Records from a data collection:
* * *

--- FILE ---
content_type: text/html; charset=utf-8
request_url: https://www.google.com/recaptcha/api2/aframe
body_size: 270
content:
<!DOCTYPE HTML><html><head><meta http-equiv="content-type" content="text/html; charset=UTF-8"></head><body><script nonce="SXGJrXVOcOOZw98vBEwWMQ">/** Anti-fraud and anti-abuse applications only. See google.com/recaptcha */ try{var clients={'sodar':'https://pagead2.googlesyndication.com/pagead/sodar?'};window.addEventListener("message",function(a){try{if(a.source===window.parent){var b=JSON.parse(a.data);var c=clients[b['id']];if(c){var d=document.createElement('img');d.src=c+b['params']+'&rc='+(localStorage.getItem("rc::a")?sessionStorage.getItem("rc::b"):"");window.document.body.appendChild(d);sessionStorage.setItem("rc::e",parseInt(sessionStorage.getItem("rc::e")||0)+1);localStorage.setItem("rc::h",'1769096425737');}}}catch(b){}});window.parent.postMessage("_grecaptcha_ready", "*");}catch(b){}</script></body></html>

* * *

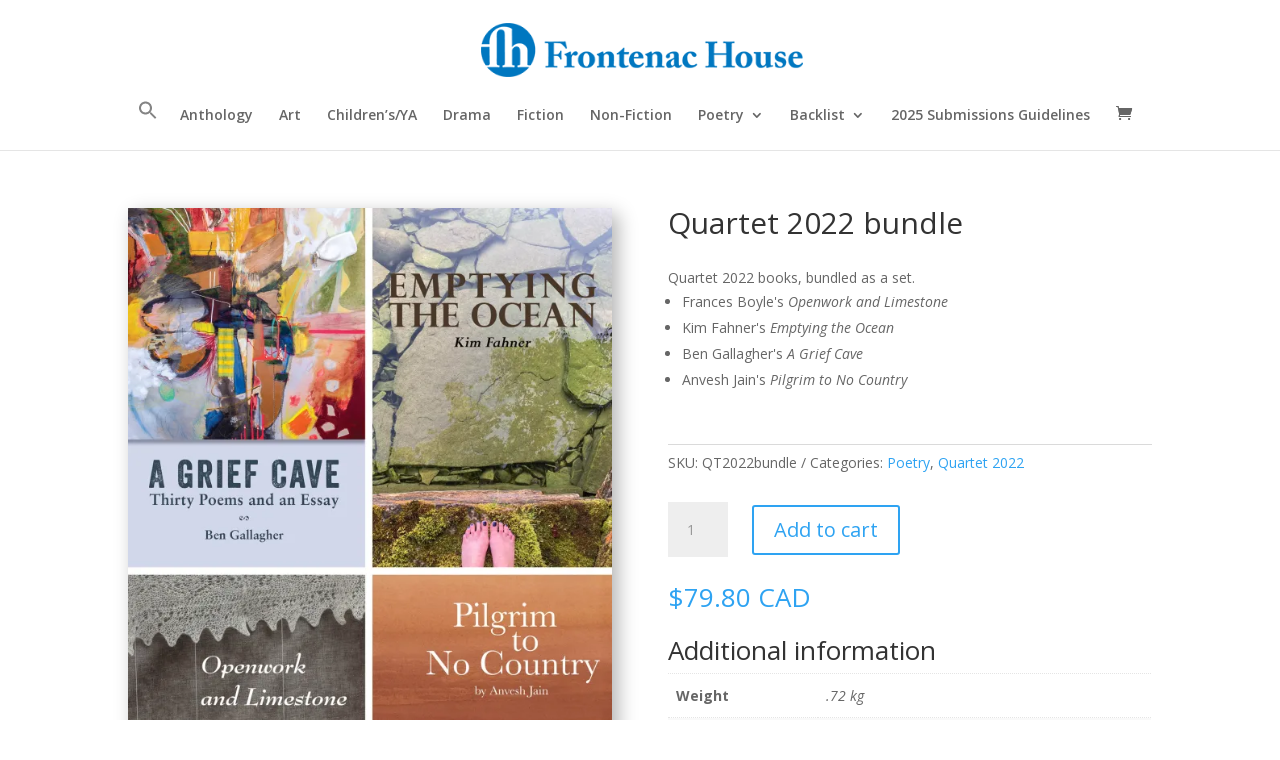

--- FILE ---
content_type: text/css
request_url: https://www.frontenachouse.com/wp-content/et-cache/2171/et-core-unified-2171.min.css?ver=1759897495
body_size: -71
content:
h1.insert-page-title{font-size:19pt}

* * *

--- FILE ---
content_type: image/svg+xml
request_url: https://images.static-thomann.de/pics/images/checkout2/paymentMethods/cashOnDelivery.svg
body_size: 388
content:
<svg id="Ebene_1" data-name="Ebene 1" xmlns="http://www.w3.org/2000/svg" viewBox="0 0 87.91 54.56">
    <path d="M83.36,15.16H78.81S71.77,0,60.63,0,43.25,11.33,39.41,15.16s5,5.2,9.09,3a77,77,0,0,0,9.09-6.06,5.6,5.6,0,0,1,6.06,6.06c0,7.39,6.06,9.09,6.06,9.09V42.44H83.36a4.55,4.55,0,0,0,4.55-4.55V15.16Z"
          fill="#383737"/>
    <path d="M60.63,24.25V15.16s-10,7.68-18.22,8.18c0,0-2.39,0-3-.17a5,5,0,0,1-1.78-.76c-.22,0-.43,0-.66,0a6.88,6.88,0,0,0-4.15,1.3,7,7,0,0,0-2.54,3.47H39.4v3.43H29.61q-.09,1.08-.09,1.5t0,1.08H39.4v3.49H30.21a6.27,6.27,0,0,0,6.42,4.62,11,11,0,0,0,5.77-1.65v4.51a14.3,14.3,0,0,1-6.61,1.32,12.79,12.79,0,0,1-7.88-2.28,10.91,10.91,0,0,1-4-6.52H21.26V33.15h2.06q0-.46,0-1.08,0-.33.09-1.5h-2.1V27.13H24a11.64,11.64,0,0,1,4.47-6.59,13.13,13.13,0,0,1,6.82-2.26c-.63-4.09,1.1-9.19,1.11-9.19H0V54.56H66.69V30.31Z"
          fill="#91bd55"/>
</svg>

* * *

EXERCISE INSTRUCTIONS. Retype, exactly and in full, the lines above from the one containing "body_size: 270" through the one containing "Anti-fraud and anti-abuse".

SOLUTION TO THIS PROBLEM.
body_size: 270
content:
<!DOCTYPE HTML><html><head><meta http-equiv="content-type" content="text/html; charset=UTF-8"></head><body><script nonce="SXGJrXVOcOOZw98vBEwWMQ">/** Anti-fraud and anti-abuse applications only. See google.com/recaptcha */ try{var clients={'sodar':'https://pagead2.googlesyndication.com/pagead/sodar?'};window.addEventListener("message",function(a){try{if(a.source===window.parent){var b=JSON.parse(a.data);var c=clients[b['id']];if(c){var d=document.createElement('img');d.src=c+b['params']+'&rc='+(localStorage.getItem("rc::a")?sessionStorage.getItem("rc::b"):"");window.document.body.appendChild(d);sessionStorage.setItem("rc::e",parseInt(sessionStorage.getItem("rc::e")||0)+1);localStorage.setItem("rc::h",'1769096425737');}}}catch(b){}});window.parent.postMessage("_grecaptcha_ready", "*");}catch(b){}</script></body></html>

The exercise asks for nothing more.